Fashion Debate: Vanity Sizing

This is a hot topic in the fashion industry, and in women’s changing rooms up and down the country: Vanity sizing.


Vanity sizing means that someone who may be a size 14 in one brand, is a 10 in another, but can barely squeeze in to a size 18 elsewhere.  It’s not right, and it can play havoc with our self esteem as women.  I know that personally I have flat out refused to buy an item of clothing that I like, and that fits me well, just because of the number on the label.  I used to think this was just me, a throwback to my disordered eating past, but this  phenomenon seems to affect an increasing number of women.

Dame Sally Davies, the Chief Medical Officer for England, has recently come out with some opinions (some of which are not going to prove popular) who said recently that being overweight had become ‘normalised’ in our society, where even clothes manufacturers alter the number on their labels so that people carry on buying their clothes without actually realising that they’re getting bigger.  She emphasised this point by revealing that a woman that a current UK size 14 would actually have been a UK size 16 in the Seventies. Similarly, a size 10 waist has grown from 24 to 28 inches in the same period, according to a recent study.  

It comes as no surprise that studies have found that smaller sizes on labels have a direct affect on the self esteem of customers. Obviously a customer is going to be affected by this.  It doesn’t matter how rational, educated or intelligent you are; if you fit in to a smaller size than expected you feel this rush of happiness… and you buy it! Simple as that- vanity sizing sells clothes.

What do you think of the phenomenon of vanity sizing? Do you think women’s clothing sizes should be standardised as menswear is? (I used to work in men’s fashion and was always so jealous of how easy it was for guys to buy jeans- pick waist size, pick length, pick cut, pick colour DONE.  I think I speak for many women when I say that jean shopping is genuinely almost always a painful experience!)


Barbie Girl

Yale Center for Eating and Weight Disorders found that to look like Barbie, the average woman would have to “grow two feet taller, extend their neck length by 3.2 inches, gain 5 inches in chest size, and lose 6 inches in waist circumference”.  Barbie is stated to be 5’9″ tall and weigh 110 lbs — a whopping 35 lbs (2 and half stone for my fellow Brits)  below a healthy weight for a woman of that height. Barbies neck is so thin she wouldn’t be able to lift her head and her ankles and feet are so tiny (childs size 3!) that she would have to walk on all fours… not so glamourous now eh?

In the pursuit of research on this subject I came across this amazing, terrifying, website:

Yes, Barbie is an unrealistic role model… but is she really a role model for the little girls of today?

I had barbies growing up.. loads of them. I had the ski lodge, the pink convertible, and the wardrobe full of tiny clothes and shoes.  I also had disordered eating in my teens.  Do I think these things are related? No!

• **TASKS TO CARRY OUT**:
(1) In the vanity sizing article, retype the passage starting at "In the pursuit" and ending at "are related? No!".
(2) According to the vanity sizing article, how many inches has a size 10 waist grown over the period since the Seventies?
(3) Carry on the vanity sizing article, picking up after its final sentence.

• **MATERIAL SUPPLIED**:
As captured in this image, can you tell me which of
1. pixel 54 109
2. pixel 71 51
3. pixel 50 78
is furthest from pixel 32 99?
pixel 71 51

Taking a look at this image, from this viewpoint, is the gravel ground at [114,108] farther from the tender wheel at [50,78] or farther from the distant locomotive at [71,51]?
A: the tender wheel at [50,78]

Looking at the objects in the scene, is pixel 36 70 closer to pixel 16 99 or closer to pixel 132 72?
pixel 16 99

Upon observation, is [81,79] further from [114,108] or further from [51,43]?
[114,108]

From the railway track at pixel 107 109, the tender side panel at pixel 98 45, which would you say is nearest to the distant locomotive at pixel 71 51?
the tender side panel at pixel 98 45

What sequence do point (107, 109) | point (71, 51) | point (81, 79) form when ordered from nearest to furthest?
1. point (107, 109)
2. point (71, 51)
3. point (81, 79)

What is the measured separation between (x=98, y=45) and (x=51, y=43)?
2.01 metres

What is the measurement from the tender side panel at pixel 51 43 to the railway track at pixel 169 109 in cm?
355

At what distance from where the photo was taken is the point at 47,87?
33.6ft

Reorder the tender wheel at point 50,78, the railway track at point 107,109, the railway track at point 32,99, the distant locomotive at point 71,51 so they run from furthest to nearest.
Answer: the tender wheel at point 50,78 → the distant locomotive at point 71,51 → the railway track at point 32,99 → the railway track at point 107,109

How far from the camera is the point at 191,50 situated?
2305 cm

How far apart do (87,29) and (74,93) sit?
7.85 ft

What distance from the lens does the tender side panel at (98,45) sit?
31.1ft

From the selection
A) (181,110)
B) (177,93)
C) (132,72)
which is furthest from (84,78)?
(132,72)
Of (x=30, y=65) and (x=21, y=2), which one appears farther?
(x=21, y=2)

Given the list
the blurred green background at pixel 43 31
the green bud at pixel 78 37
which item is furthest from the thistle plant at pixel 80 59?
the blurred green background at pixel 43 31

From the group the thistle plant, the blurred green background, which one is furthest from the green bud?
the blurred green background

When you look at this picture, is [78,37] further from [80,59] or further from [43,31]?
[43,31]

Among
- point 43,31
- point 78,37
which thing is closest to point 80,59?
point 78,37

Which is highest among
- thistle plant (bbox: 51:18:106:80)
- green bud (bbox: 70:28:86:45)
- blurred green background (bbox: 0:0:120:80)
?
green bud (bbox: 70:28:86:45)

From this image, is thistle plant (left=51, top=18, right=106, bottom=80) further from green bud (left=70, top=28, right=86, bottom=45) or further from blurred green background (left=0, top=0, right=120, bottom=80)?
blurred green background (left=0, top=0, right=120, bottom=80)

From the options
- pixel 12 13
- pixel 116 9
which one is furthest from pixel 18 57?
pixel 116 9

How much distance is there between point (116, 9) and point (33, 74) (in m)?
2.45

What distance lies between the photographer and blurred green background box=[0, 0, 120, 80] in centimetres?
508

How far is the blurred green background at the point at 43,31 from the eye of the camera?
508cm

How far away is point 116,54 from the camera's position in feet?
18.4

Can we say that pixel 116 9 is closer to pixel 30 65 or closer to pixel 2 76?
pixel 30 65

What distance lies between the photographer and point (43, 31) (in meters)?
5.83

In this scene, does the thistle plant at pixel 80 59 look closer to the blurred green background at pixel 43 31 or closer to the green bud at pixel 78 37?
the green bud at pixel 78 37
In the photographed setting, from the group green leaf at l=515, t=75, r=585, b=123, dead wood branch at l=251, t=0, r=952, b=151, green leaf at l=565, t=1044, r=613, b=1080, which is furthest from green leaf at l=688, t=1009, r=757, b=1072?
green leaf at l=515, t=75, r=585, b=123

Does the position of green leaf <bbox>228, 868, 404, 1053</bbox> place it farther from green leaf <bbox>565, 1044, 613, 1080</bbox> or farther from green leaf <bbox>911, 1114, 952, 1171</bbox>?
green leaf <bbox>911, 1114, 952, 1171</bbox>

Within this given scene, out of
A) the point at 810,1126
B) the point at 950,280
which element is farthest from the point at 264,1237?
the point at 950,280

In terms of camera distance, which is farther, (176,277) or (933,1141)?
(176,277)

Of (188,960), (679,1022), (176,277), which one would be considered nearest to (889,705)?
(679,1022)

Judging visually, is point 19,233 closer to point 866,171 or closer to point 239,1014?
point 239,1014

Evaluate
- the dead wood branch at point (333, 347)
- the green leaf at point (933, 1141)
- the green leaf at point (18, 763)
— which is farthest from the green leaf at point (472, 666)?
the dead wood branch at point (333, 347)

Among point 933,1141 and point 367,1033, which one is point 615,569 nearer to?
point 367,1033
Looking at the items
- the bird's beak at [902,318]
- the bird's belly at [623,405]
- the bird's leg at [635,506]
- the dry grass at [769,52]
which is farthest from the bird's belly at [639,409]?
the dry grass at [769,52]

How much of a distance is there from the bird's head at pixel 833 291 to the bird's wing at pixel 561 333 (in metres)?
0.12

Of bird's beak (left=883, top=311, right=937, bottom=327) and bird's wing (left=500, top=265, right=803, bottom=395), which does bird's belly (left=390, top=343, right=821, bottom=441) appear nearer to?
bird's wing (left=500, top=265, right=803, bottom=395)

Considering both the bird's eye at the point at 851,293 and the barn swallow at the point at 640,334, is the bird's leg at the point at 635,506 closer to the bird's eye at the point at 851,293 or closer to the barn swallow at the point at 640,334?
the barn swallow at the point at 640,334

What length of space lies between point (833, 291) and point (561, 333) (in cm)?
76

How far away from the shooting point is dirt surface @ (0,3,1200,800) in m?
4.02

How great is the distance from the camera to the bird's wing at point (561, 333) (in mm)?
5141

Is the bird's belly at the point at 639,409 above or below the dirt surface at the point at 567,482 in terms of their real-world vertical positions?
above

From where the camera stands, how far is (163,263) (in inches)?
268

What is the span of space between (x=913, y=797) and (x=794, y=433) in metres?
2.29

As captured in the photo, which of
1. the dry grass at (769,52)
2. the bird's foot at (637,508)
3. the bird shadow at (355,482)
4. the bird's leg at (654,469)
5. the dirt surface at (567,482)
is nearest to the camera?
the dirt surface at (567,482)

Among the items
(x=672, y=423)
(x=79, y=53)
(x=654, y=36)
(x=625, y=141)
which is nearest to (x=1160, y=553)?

• **EXERCISE RESULTS**:
(1)
In the pursuit of research on this subject I came across this amazing, terrifying, website:

Yes, Barbie is an unrealistic role model… but is she really a role model for the little girls of today?

I had barbies growing up.. loads of them. I had the ski lodge, the pink convertible, and the wardrobe full of tiny clothes and shoes.  I also had disordered eating in my teens.  Do I think these things are related? No!

(2) It has grown from 24 to 28 inches.

(3)
I know that people could argue that in my subconcious, I, like many other young girls, thought that being thin, and blonde, and pretty= success in life. And while it’s true that I do have very long blonde hair, I do love make up and fashion (as evidenced by this blog!)… that’s not all I am.

Just like Barbie! Yes she is thin, beautiful and popular. But she also ran for president, and has had pretty much every career from doctor to astronaut. I’d argue that makes her a better role model for young girls than many real women out there.  Hello, Miley Cyrus anyone? Even Angelina Jolie.. all the papers talk about her charity work, her adoptions, and they forgot that she used to be the weird girl who wore a vial of her boyfriends blood round her neck (yes really…google it. and yes I’m team Jen, can you tell?)

The whole point of a Barbie doll.. the whole base of the story… is that she can be whatever you want her to be.  I love love love recent Oscar winner Lupita Nyong’o’s thoughts on the matter.  She’s quoted as saying:

“Finally I realized that beauty was not a thing that I could acquire or consume, it was something that I just had to be”


Will I let future children of mine play with barbies? Yes. Without a doubt.  But I will make sure I tell them that they are so much more than plastic.  That there is so much more to strive for in life. That sitting in a sunny beer garden eating pizza with friends is more important than losing a pound that week. I worry, pretty constantly, that any child of mine is going to be genetically disposed to ‘end up like me’ and I tell myself how terrible that would be… and then I realise.

At 24 years old, I’m only just now beginning to make my own kind of peace with myself.  I may not be as thin, or beautiful, or popular as I want to be. I have been on an almost constant diet for the last 10 years of my life. But I’m educated, I’m articulate, I can make people laugh, and I have people around me who love me.  I’m fortunate, I’m brave, and I’m a survivor.

If my child ‘ends up like me’ … then they will be just fabulous.